If paypal can make these "gold coins" look like real coins then they can freely mint their own coins and trade them for real assets. When people cut them open and find that they are made of lead then it will be too late, the owners will be long gone.

It also lets them take real money off you and give you casino chips that you can send around. The chips are meaningless so they never actually have to give your real money back as long as they stay in the casino. If you do ask for them back, they've been collecting interest on them the whole time so they'll double up either way.

> When people cut them open and find that they are made of lead then it will be too late, the owners will be long gone.

This isn't true. This is regulated. PayPal will be required to back this 1-1 with cash and treasury bonds. Unless you're saying that PayPal will commit fraud.

> If you do ask for them back, they've been collecting interest on them the whole time so they'll double up either way.

Yes stablecoins are in my opinion one of the most lucrative ideas right now. They can make billions just from treasury yields if they capture a large share of the market.

Hopefully this will allow you to offboard crypto easier.

A lot of banks don't want to take incoming transfers if they see that they are from a crypto affiliated entity/bank, now you can (hopefully) have exchange wallet on binance/etc you want to cash otu -> Buy PaypalUsd on exchange -> Send PaypalUSD to PayPal account -> Swap stable for cash -> Send it out from Paypal account to normal account or keep it there.

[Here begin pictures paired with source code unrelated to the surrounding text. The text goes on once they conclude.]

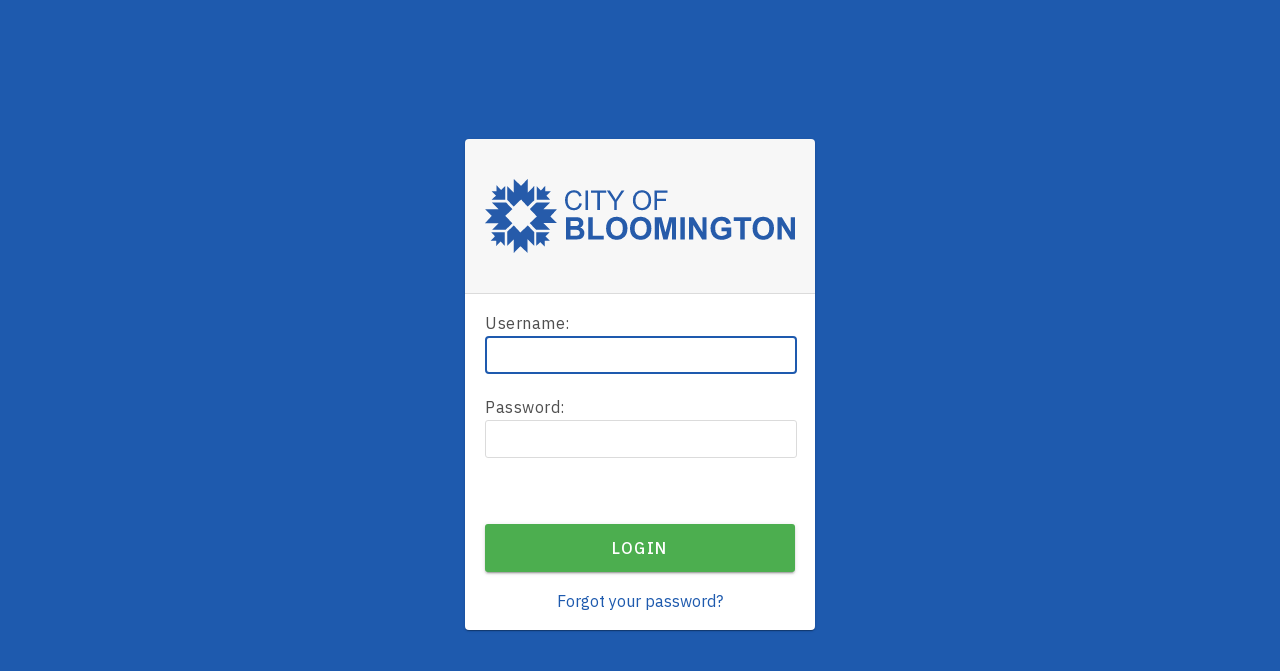

--- FILE ---
content_type: text/html;charset=UTF-8
request_url: https://bloomington.in.gov/cas/login?service=https%3A%2F%2Fbloomington.in.gov%2Fcrm%2Flogin%2Fcas%3Freturn_url%3D%2Fcrm%2Ftickets%2Fview%3Fticket_id%3D161693
body_size: 5318
content:
<!DOCTYPE html><html>

<head>
    <title>CAS - Central Authentication Service</title>
    <meta charset="UTF-8" /><meta http-equiv="X-UA-Compatible" content="IE=edge" /><meta name="viewport" content="width=device-width, initial-scale=1, shrink-to-fit=no" /></title>

    
    <link rel="stylesheet" type="text/css" href="/cas/webjars/normalize.css/8.0.1/normalize.css" /><link rel="stylesheet" type="text/css" href="/cas/webjars/bootstrap/5.1.0/css/bootstrap-grid.min.css" /><link rel="stylesheet" type="text/css" href="/cas/webjars/material-components-web/12.0.0/dist/material-components-web.css" /><link rel="stylesheet" type="text/css" href="/cas/webjars/mdi__font/5.8.55/css/materialdesignicons.css" /><link rel="stylesheet" type="text/css" href="/cas/css/cas-6.4.5.css"/><link rel="shortcut icon"
          href="/cas/favicon.ico" /><meta http-equiv="X-UA-Compatible" content="IE=edge"/><meta name="viewport" content="width=device-width, initial-scale=1, shrink-to-fit=no"/></head>

<body class="login mdc-typography">
<script type="text/javascript" src="/cas/webjars/es5-shim/4.5.9/es5-shim.js"></script>
<script type="text/javascript" src="/cas/webjars/css-vars-ponyfill/2.3.1/dist/css-vars-ponyfill.min.js"></script>
<script type="text/javascript" src="/cas/webjars/jquery/3.6.0/jquery.min.js"></script>
<script type="text/javascript" src="/cas/webjars/material-components-web/12.0.0/dist/material-components-web.js"></script>

<script type="text/javascript" src=""></script>

<script>
    if (typeof resourceLoadedSuccessfully === "function") {
        resourceLoadedSuccessfully();
    }
    cssVars({});
</script>
<div class="mdc-drawer-scrim"></div>

<div class="mdc-drawer-app-content mdc-top-app-bar--fixed-adjust d-flex justify-content-center">
    <main role="main" id="main-content" class="container-lg py-4">
        <div id="content" class="d-flex justify-content-center">

    <div class="d-flex justify-content-center flex-md-row flex-column mdc-card mdc-card-content w-lg-25">
        <section id="loginForm"
                 class="login-section login-form">
            <div>

            <div class="logo"></div>

            <form method="post" id="fm1" action="login">

                <section class="cas-field">
                    <label
                        for="username"><span class="accesskey">U</span>sername:</label>

                    <input
                        id="username"
                        size="25"
                        type="text"
                        accesskey="u"
                        value=""
                        autocomplete="off" name="username" /></section>

                <section class="cas-field">
                    <label
                        for="password"><span class="accesskey">P</span>assword:</label>

                    <input
                        class="mdc-text-field__input pwd"
                        type="password"
                        id="password"
                        size="25"
                        accesskey="p"
                        autocomplete="off" name="password" value="" /></section>

                <section class="cas-field">
                    <div>
            <br/></div>

                    <input
                        type="hidden"
                        name="execution"
                        value="[base64]"/><input
                        type="hidden"
                        name="_eventId"
                        value="submit"/><input
                        type="hidden"
                        name="geolocation"/></section>

                <div>

        <button
                class="mdc-button mdc-button--raised"
                name="submit"
                accesskey="l"
                type="submit">
            <span class="mdc-button__label">Login</span>
        </button>

        </div>
            </form>
            <script type="text/javascript">
                document.getElementById("username").focus();
            </script>


            <a class="forgot-pwd"
                title="Forgot your password?"
                href="https://reset.bloomington.in.gov/">
                Forgot your password?
            </a>
        </div>
        </section>
        </div>
</div>
    </main>
</div>
<script defer src="https://static.cloudflareinsights.com/beacon.min.js/vcd15cbe7772f49c399c6a5babf22c1241717689176015" integrity="sha512-ZpsOmlRQV6y907TI0dKBHq9Md29nnaEIPlkf84rnaERnq6zvWvPUqr2ft8M1aS28oN72PdrCzSjY4U6VaAw1EQ==" data-cf-beacon='{"rayId":"9c13694c6ca5a9c0","version":"2025.9.1","serverTiming":{"name":{"cfExtPri":true,"cfEdge":true,"cfOrigin":true,"cfL4":true,"cfSpeedBrain":true,"cfCacheStatus":true}},"token":"99883729dc574a1597ad6df0bc664998","b":1}' crossorigin="anonymous"></script>
</body>
</html>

Again thats assuming Paypal plays ball with these exchanges.

So I guess any fee will basically be you paying Paypal to launder "crypto exposure" for you when moving back to fiat. The biggest way to make money in crypto right now is to figure out an offramp with capacity. There is a lot of people who have way too much crypto and want to offramp into fiat but can't.

Even if you disregard L2 (Lightning), an on-chain Bitcoin transfer is still usually <$1 (sometimes substantially so and at times not; it is volatile).